*RECORDS SUPPLIED*
---

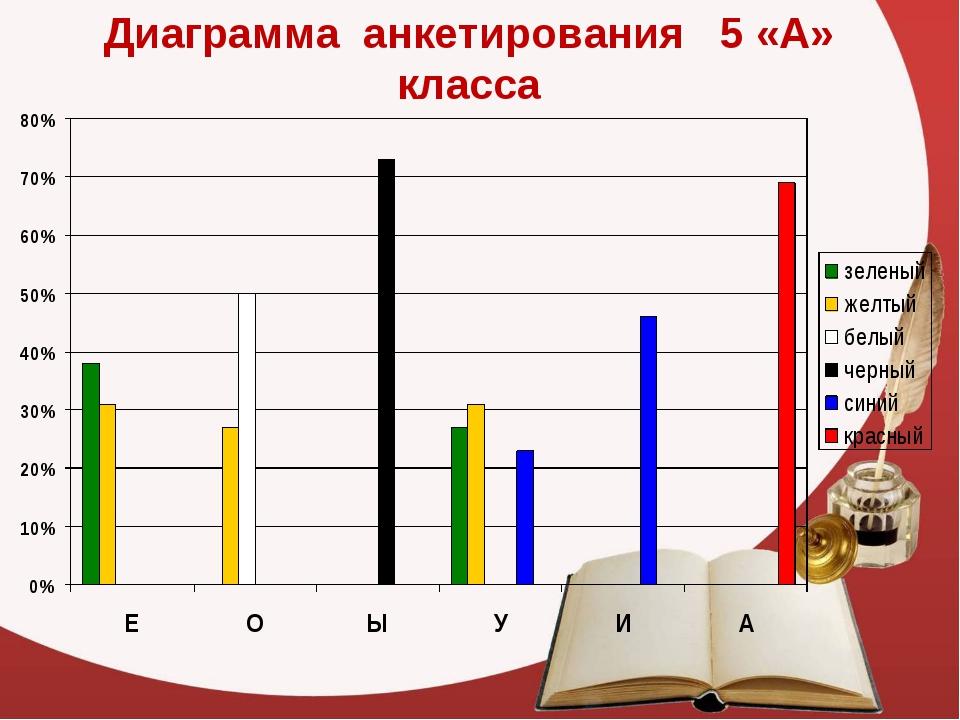 Диаграмма анкетирования 5 «А» класса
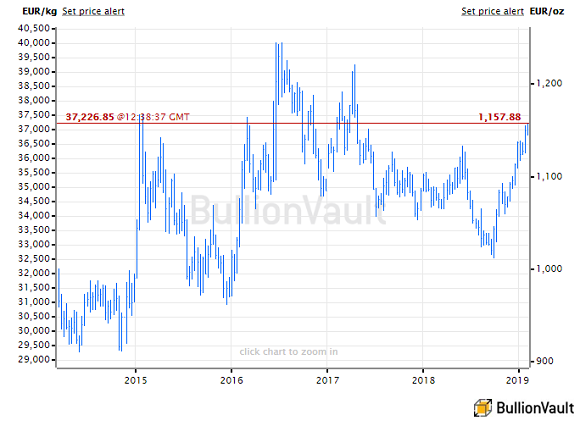 Chart of gold priced in Euros, last 5 years. Source: BullionVault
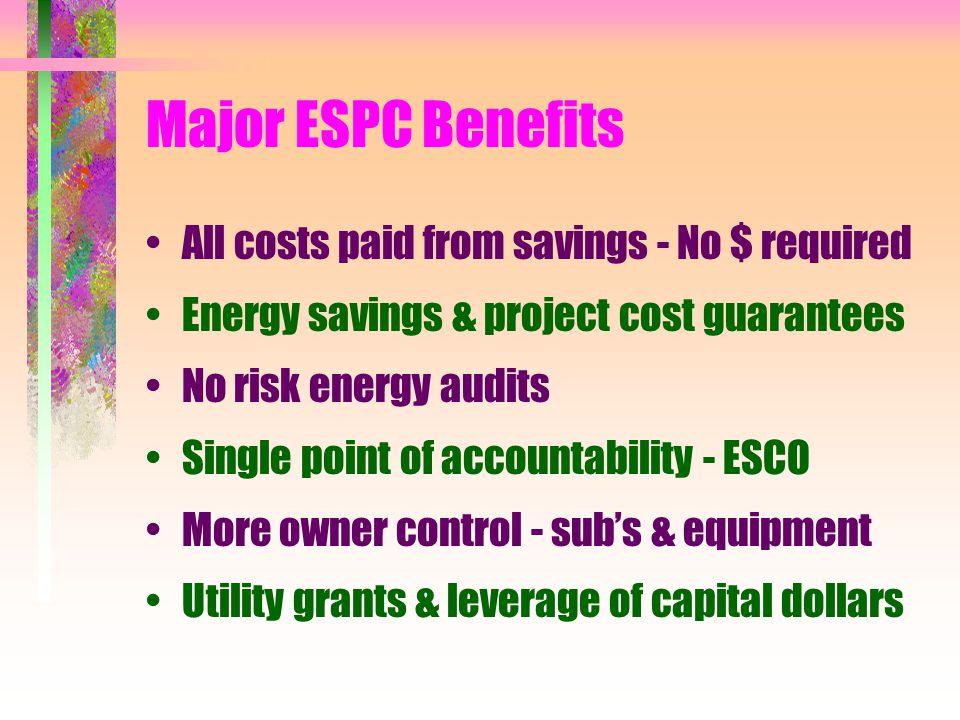 Can ESPC Improve Public Bldgs..ESPC in Washington has: Upgraded lighting & HVAC in 100's of bldgs.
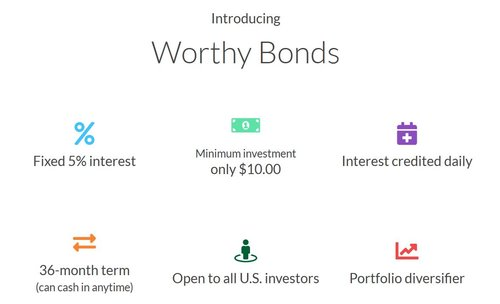 Worthy Bonds App to Make Money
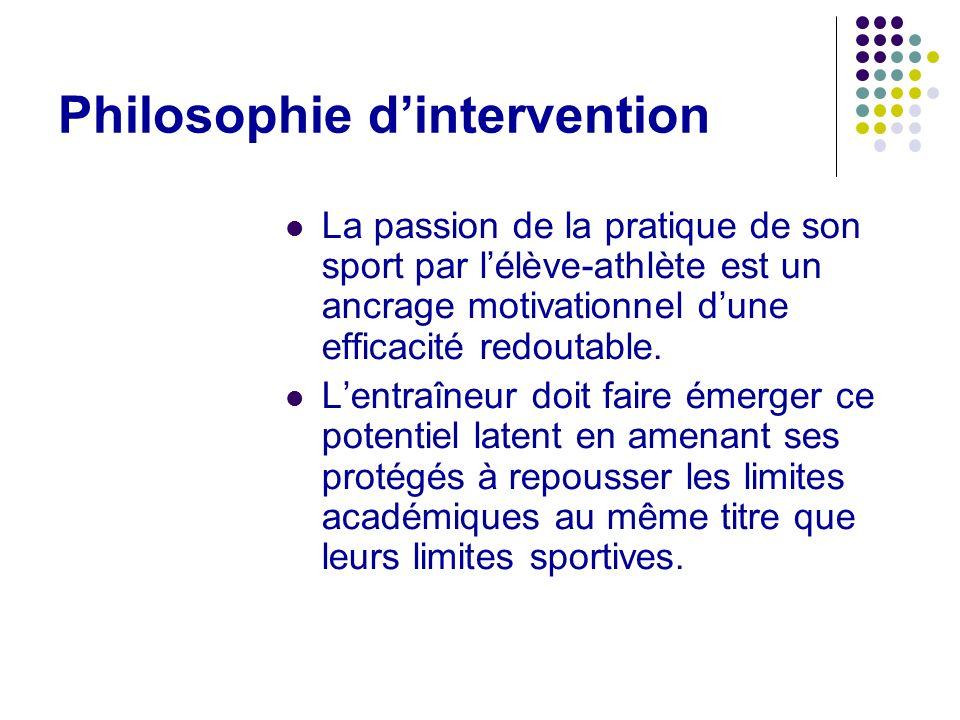 Philosophie dintervention La passion de la pratique de son sport par lélève-athlète est un ancrage motivationnel dune efficacité redoutable. Lentraîne
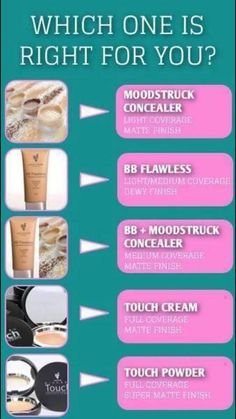 What kind of coverage is right for you? This chart will help! All Younique products are naturally based, hypo - allergenic and free of toxic chemicals.  www.youniquebytarajeroloman.com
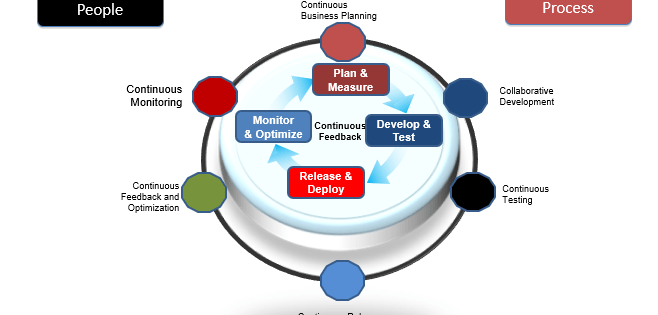 A Small Approach: How DevOps Can transforms organization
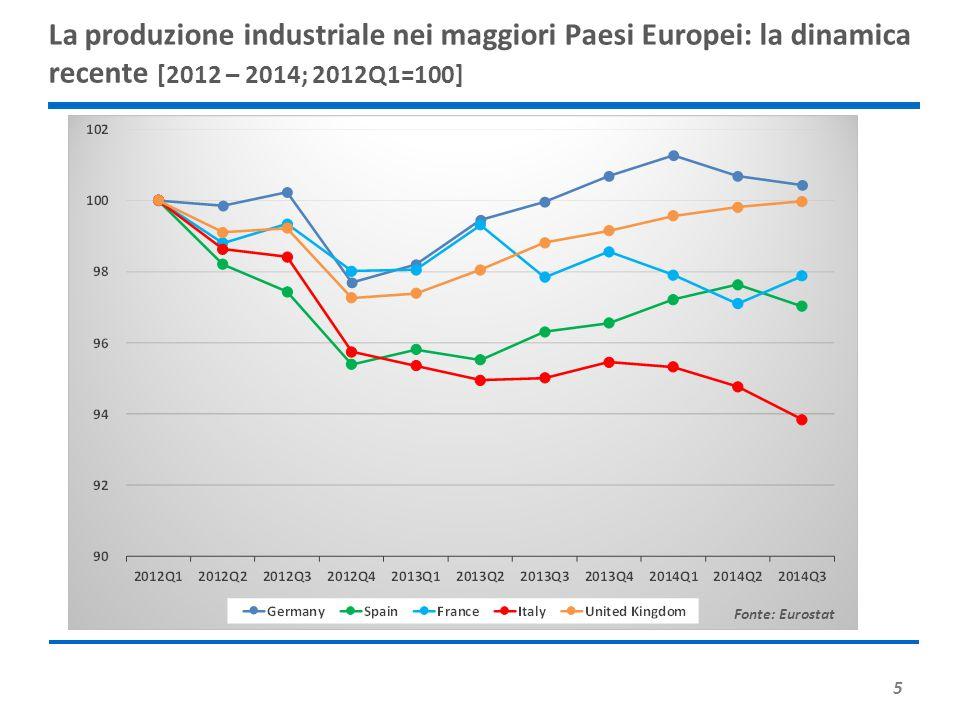 16 La produzione nel settore della carta, della stampa e manifatturiero (1990-2014) [1990=100] Fonte: Elaborazioni su dati ISTAT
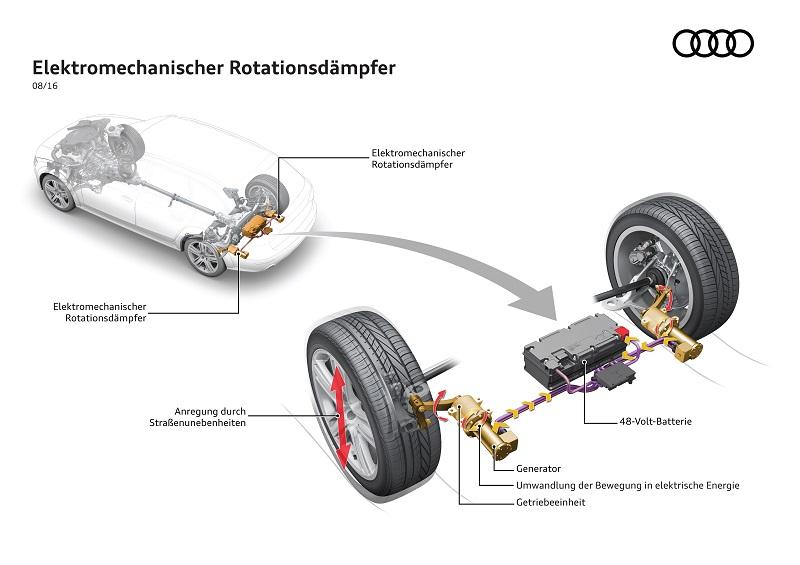 Elektromechanischer Rotationsdämpfer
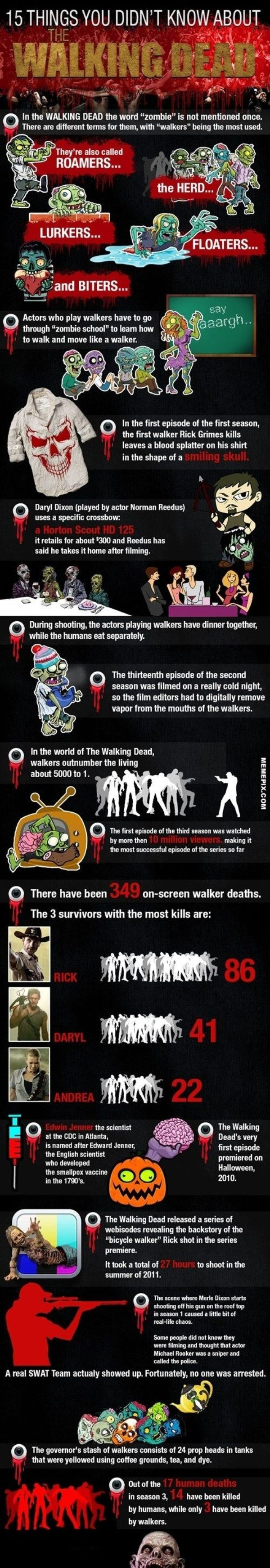 TWD facts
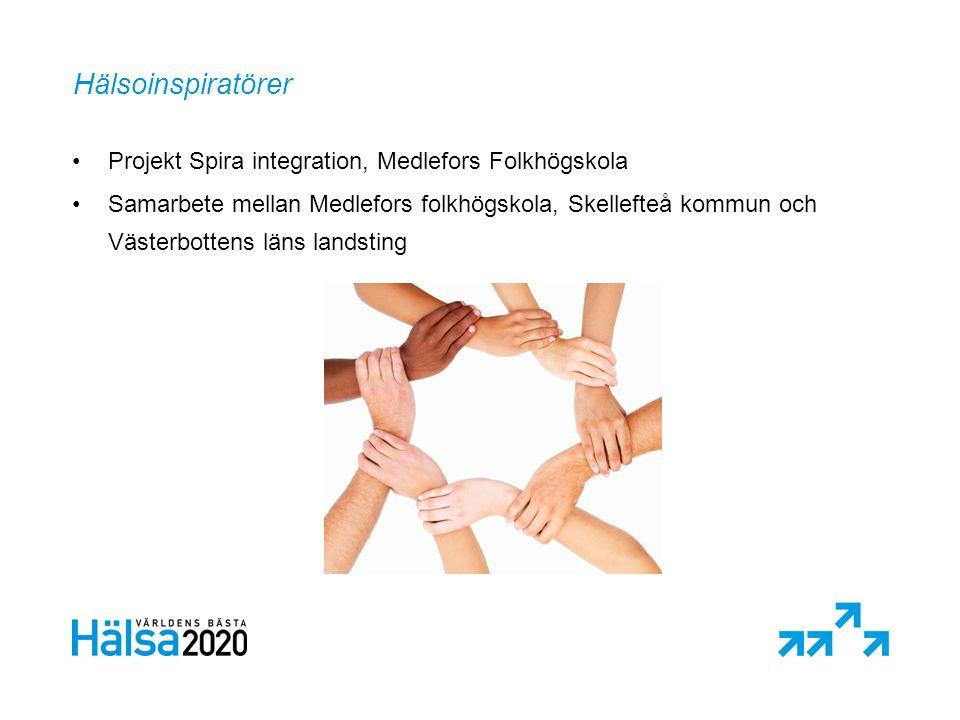 Hälsoinspiratörer Projekt Spira integration, Medlefors Folkhögskola Samarbete mellan Medlefors folkhögskola, Skellefteå kommun och Västerbottens läns landsting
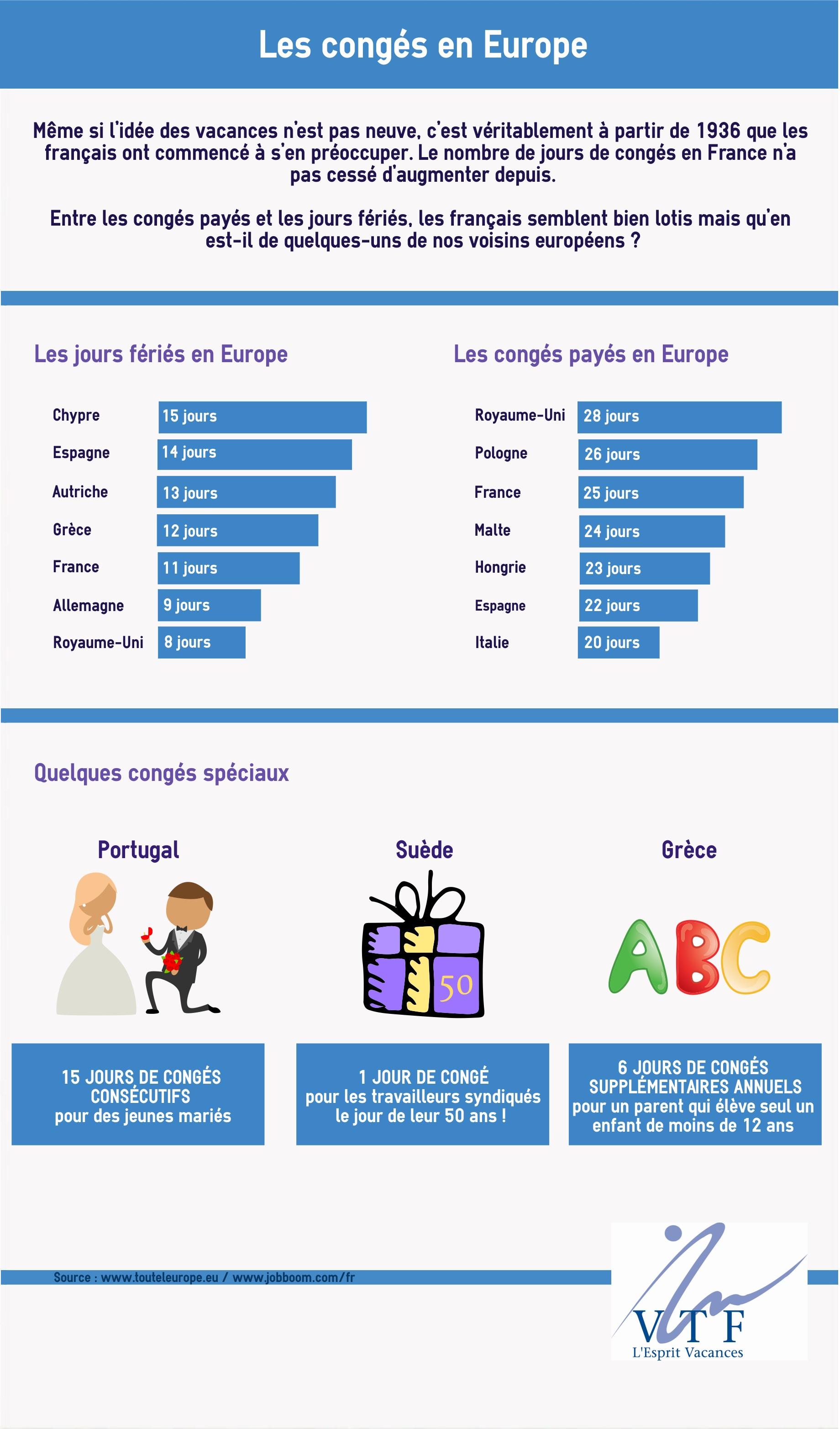 infographie cong s en europe vacances en europe blog vtf vacances. Black Bedroom Furniture Sets. Home Design Ideas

---

*WORK TO COMPLETE*
The records above should be written out exactly, and the images dropped.

*FINISHED TASK*
 Диаграмма анкетирования 5 «А» класса
 Chart of gold priced in Euros, last 5 years. Source: BullionVault
 Can ESPC Improve Public Bldgs..ESPC in Washington has: Upgraded lighting & HVAC in 100's of bldgs.
 Worthy Bonds App to Make Money
 Philosophie dintervention La passion de la pratique de son sport par lélève-athlète est un ancrage motivationnel dune efficacité redoutable. Lentraîne
 What kind of coverage is right for you? This chart will help! All Younique products are naturally based, hypo - allergenic and free of toxic chemicals.  www.youniquebytarajeroloman.com
 A Small Approach: How DevOps Can transforms organization
 16 La produzione nel settore della carta, della stampa e manifatturiero (1990-2014) [1990=100] Fonte: Elaborazioni su dati ISTAT
 Elektromechanischer Rotationsdämpfer
 TWD facts
 Hälsoinspiratörer Projekt Spira integration, Medlefors Folkhögskola Samarbete mellan Medlefors folkhögskola, Skellefteå kommun och Västerbottens läns landsting
 infographie cong s en europe vacances en europe blog vtf vacances. Black Bedroom Furniture Sets. Home Design Ideas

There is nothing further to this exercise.